7. ...my collection of houses. I collect(ed) little David Winters cottages, wooden tole-painted house, any kind of miniature (but not doll) house I could find that I could afford. They all are sweet and cozy in appearance. They all look like the people who should live in them would be happy families. And they all remind me that "...in my father's house are many mansions," which is a promise to me that in Heaven I will be surrounded by love, and there is a little spot just for me.

8. A friend recently told me that my home reminds her of a Beatrix Potter house. She said she almost expects to see little bunnies peeking out from around the corners. I'm flattered. I think it means the place is cozy. (It may mean the place is a cluttered mess, but I get to decide how to interpret her remarks.)

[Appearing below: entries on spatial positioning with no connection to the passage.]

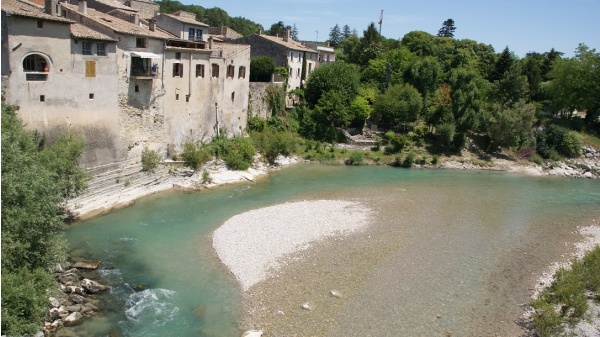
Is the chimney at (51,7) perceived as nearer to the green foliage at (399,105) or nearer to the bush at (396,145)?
the bush at (396,145)

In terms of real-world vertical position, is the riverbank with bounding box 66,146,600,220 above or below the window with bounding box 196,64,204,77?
A: below

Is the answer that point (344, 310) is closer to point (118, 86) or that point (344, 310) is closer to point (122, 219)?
point (122, 219)

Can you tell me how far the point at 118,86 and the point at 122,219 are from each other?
8605 millimetres

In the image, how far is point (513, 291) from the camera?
2041cm

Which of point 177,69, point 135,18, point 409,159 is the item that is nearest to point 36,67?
point 135,18

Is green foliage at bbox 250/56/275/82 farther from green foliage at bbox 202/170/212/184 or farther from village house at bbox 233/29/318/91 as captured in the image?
green foliage at bbox 202/170/212/184

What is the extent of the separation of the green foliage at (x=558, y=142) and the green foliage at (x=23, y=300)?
163ft

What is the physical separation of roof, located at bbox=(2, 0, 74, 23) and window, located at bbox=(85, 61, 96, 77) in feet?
8.66

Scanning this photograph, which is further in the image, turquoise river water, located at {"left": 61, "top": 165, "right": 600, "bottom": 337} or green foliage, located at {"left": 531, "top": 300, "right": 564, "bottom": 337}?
turquoise river water, located at {"left": 61, "top": 165, "right": 600, "bottom": 337}

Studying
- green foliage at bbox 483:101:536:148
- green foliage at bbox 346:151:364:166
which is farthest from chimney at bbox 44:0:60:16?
green foliage at bbox 483:101:536:148

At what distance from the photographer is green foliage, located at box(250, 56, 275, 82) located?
44656 mm

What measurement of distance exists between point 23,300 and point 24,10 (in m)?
16.2

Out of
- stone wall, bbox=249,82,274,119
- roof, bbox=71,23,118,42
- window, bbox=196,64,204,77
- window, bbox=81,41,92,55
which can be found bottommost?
stone wall, bbox=249,82,274,119

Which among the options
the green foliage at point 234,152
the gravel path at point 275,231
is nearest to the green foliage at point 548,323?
the gravel path at point 275,231
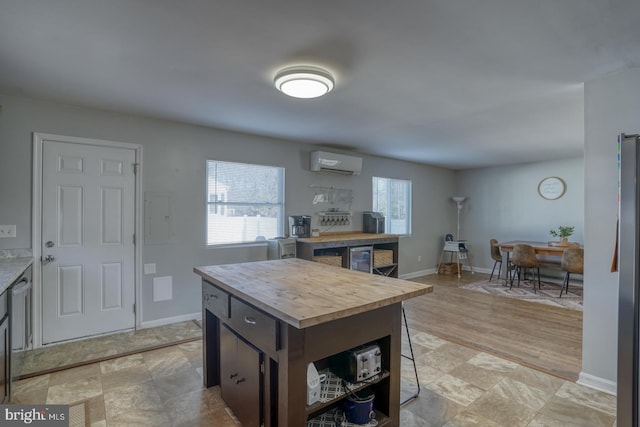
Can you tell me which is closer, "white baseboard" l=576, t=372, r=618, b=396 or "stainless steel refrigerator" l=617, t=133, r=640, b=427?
"stainless steel refrigerator" l=617, t=133, r=640, b=427

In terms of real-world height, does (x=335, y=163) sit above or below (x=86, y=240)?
above

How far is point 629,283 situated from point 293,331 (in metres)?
1.46

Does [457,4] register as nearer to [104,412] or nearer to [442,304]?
[104,412]

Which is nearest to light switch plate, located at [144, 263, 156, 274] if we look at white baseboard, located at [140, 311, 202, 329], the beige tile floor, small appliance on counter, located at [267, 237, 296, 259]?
white baseboard, located at [140, 311, 202, 329]

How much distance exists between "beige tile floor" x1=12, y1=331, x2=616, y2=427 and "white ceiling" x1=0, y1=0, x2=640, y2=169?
91.5 inches

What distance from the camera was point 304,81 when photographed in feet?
7.59

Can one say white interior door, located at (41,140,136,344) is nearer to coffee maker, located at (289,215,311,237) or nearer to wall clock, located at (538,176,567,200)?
coffee maker, located at (289,215,311,237)

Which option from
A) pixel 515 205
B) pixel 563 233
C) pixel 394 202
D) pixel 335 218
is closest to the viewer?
pixel 335 218

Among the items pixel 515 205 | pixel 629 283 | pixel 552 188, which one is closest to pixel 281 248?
pixel 629 283

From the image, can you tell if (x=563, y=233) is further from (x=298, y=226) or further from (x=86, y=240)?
(x=86, y=240)

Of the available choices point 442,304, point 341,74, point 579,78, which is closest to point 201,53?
point 341,74

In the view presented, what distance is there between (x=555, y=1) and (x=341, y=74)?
4.26 ft

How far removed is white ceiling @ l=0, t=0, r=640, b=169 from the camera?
1.64m

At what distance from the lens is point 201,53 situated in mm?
2090
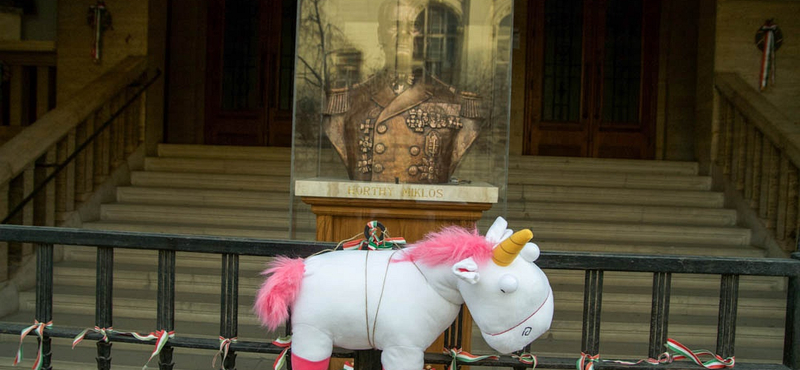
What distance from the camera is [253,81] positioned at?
9.72 metres

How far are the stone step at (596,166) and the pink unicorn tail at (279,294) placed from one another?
5863mm

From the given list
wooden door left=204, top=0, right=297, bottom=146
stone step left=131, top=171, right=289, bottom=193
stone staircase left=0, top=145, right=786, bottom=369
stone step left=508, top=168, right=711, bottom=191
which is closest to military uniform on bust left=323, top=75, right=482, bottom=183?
stone staircase left=0, top=145, right=786, bottom=369

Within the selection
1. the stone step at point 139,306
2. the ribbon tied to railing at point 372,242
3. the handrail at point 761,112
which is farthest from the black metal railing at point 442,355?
the handrail at point 761,112

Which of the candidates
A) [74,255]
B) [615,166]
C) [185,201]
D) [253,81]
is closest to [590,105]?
[615,166]

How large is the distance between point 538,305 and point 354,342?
62 cm

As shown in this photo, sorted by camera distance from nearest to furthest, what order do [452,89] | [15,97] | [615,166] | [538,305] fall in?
1. [538,305]
2. [452,89]
3. [615,166]
4. [15,97]

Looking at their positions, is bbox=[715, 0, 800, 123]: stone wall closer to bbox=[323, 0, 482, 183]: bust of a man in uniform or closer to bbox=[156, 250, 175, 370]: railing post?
bbox=[323, 0, 482, 183]: bust of a man in uniform

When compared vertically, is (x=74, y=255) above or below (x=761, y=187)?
below

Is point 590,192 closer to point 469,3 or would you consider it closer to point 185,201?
point 469,3

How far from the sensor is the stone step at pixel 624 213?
685cm

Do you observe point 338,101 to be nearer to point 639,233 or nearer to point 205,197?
point 205,197

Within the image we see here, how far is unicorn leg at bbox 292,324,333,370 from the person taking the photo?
2.13m

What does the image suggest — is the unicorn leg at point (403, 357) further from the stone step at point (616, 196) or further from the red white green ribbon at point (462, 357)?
the stone step at point (616, 196)

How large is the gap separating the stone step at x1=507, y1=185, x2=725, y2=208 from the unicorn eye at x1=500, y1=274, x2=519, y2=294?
525cm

So, who shall I tag? I'll bet this has already been to a bunch of people I read, so I will say if you are reading this, please tell me and consider yourself tagged.

2 comments:

Hann said...

1. Your artistic side then.
2. My mom use to say the same, she joked and told us with a laugh "go sort your own problems out, I'll look after the littlies".
3. I would have guessed that but it was sort of still a surprise to hear :-)
4. I totally agree with this paragraph. I grew up going to church and doing the whole pray, sing, listen, money thing too, but find too that my beliefs and spirituality is lately more private than that and I have this urge to keep it that way ... I'm only sad/worried now that I don't get to take my kids much.
5. Get a white board, since I have mine on the kitchen wall it helps remind me and keep me on track. As you know I'm the opposite an organizing freak LOL
6. That sounds like a good dream.
7. I wish I could come and have a look! They sound so cute too.
8. Oh that is my style of home, reminds me of Pauline's cottage too. (She's in my blogroll).
I want one one day.

HLiza said...

Oh I love to know all this about you! Like you gals I don't go to mosque much..(in Islam women don't always go to mosque anyway) and worried that my kids won't understand the role of a mosque now..but I believe the faith lies inside you. I love the idea of Beatrix Potter house..wish I can have a peek into yours! Hey, I'm new to the word 'doddling'..sounds so artistic to me!
Sorry I'm not taking the tag coz I'm tagged before..anyway..you know a lot about me already!